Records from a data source
<<<<

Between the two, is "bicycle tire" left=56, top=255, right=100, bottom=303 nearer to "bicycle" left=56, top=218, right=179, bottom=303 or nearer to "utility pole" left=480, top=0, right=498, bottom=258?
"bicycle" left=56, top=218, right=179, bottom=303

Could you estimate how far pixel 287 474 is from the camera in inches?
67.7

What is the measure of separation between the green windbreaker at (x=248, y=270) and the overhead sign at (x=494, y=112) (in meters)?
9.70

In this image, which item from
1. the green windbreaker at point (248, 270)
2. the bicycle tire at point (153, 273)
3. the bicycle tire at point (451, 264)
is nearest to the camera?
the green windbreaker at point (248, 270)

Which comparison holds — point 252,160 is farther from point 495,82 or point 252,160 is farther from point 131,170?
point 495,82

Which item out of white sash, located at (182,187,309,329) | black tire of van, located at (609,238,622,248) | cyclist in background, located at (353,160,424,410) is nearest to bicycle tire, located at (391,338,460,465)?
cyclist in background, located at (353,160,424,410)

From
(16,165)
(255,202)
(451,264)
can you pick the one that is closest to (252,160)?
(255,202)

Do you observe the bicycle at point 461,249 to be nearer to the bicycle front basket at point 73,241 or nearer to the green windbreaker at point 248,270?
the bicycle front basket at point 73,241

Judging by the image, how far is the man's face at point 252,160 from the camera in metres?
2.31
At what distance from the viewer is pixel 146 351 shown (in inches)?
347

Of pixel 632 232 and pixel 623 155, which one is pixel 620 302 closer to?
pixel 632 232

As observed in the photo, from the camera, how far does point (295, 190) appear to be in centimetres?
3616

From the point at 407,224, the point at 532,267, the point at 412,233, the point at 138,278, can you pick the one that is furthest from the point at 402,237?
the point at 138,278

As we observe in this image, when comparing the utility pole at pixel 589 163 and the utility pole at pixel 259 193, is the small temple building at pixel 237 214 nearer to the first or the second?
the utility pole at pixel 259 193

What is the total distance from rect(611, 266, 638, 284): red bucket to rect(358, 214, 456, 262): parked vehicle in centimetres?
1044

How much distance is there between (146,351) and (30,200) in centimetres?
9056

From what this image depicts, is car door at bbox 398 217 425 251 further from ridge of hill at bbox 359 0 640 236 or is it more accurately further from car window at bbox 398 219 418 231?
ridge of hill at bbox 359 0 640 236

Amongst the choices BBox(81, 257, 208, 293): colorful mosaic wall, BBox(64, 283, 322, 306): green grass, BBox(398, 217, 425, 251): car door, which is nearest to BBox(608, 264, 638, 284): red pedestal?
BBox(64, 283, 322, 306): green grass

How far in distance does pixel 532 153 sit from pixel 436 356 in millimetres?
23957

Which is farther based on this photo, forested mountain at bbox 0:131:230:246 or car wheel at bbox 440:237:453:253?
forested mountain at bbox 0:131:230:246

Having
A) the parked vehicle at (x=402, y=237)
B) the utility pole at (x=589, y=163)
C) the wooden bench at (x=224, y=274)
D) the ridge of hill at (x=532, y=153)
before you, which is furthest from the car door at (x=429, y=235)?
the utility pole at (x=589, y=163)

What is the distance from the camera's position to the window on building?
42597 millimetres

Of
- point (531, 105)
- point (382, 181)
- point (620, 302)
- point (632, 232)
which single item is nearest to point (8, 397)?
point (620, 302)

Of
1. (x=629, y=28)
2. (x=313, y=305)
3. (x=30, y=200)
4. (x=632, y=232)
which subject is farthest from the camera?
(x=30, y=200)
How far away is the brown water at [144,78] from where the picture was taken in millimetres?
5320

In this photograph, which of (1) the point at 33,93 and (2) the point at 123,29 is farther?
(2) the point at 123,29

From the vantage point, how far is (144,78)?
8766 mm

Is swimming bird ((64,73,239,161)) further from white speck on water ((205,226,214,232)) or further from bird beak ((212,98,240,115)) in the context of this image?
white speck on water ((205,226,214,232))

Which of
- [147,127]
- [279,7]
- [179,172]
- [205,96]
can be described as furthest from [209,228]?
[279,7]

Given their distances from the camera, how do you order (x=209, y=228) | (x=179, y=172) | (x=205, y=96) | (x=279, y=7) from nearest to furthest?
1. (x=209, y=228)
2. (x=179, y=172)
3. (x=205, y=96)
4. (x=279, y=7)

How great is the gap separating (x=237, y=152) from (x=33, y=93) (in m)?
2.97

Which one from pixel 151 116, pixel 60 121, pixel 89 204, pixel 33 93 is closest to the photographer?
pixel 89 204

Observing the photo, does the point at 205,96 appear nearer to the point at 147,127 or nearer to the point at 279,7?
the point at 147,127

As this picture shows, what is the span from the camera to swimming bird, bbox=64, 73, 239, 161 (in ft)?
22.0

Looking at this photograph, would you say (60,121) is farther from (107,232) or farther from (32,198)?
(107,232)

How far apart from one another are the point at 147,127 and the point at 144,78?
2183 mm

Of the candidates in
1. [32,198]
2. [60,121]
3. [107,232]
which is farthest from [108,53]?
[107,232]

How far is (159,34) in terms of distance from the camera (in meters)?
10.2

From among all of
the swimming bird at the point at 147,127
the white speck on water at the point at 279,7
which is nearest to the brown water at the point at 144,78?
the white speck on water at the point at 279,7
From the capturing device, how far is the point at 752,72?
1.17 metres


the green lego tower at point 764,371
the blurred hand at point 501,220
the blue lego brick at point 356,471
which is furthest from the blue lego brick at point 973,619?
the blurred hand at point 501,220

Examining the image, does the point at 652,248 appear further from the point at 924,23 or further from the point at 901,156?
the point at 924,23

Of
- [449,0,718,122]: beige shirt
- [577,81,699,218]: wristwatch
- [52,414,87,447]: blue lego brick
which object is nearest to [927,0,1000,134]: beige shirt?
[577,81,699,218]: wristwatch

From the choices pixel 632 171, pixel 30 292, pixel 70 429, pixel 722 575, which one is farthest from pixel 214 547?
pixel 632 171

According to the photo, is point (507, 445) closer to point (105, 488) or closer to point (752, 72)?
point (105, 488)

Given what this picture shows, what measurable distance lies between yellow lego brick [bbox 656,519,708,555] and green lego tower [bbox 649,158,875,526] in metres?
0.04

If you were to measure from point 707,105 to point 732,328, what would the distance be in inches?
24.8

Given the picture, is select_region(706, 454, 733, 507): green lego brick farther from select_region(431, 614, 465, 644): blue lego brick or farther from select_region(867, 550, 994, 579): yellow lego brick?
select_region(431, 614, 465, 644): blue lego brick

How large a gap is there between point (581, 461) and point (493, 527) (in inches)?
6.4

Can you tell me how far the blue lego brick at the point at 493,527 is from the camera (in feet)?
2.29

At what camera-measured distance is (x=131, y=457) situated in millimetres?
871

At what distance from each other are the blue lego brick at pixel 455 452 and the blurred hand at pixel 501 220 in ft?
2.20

>>>>

*Task prompt*: From the line holding "Examining the image, does" down to the final line above, quote every line exactly and only those lines.

*Problem solution*:
Examining the image, does the point at 652,248 appear further from the point at 924,23 or further from the point at 901,156?
the point at 924,23

Of
- [449,0,718,122]: beige shirt
- [577,81,699,218]: wristwatch
- [52,414,87,447]: blue lego brick
which object is nearest to [927,0,1000,134]: beige shirt?
[577,81,699,218]: wristwatch

From the choices pixel 632 171, pixel 30 292, pixel 70 429, pixel 722 575, which one is farthest from pixel 214 547?
pixel 632 171

According to the photo, is point (507, 445) closer to point (105, 488) or closer to point (752, 72)?
point (105, 488)

Given what this picture shows, what measurable distance lies between yellow lego brick [bbox 656,519,708,555] and green lego tower [bbox 649,158,875,526] in metres?
0.04

If you were to measure from point 707,105 to point 732,328, what would the distance be in inches?
24.8

Given the picture, is select_region(706, 454, 733, 507): green lego brick farther from select_region(431, 614, 465, 644): blue lego brick or farther from select_region(867, 550, 994, 579): yellow lego brick?
select_region(431, 614, 465, 644): blue lego brick

How large a gap is there between point (581, 461) and point (493, 527) (in inches)?
6.4

Can you tell me how far the blue lego brick at the point at 493,527 is from the camera (in feet)?
2.29

At what camera-measured distance is (x=131, y=457) situated in millimetres?
871

At what distance from each other are the blue lego brick at pixel 455 452 and the blurred hand at pixel 501 220 in ft?
2.20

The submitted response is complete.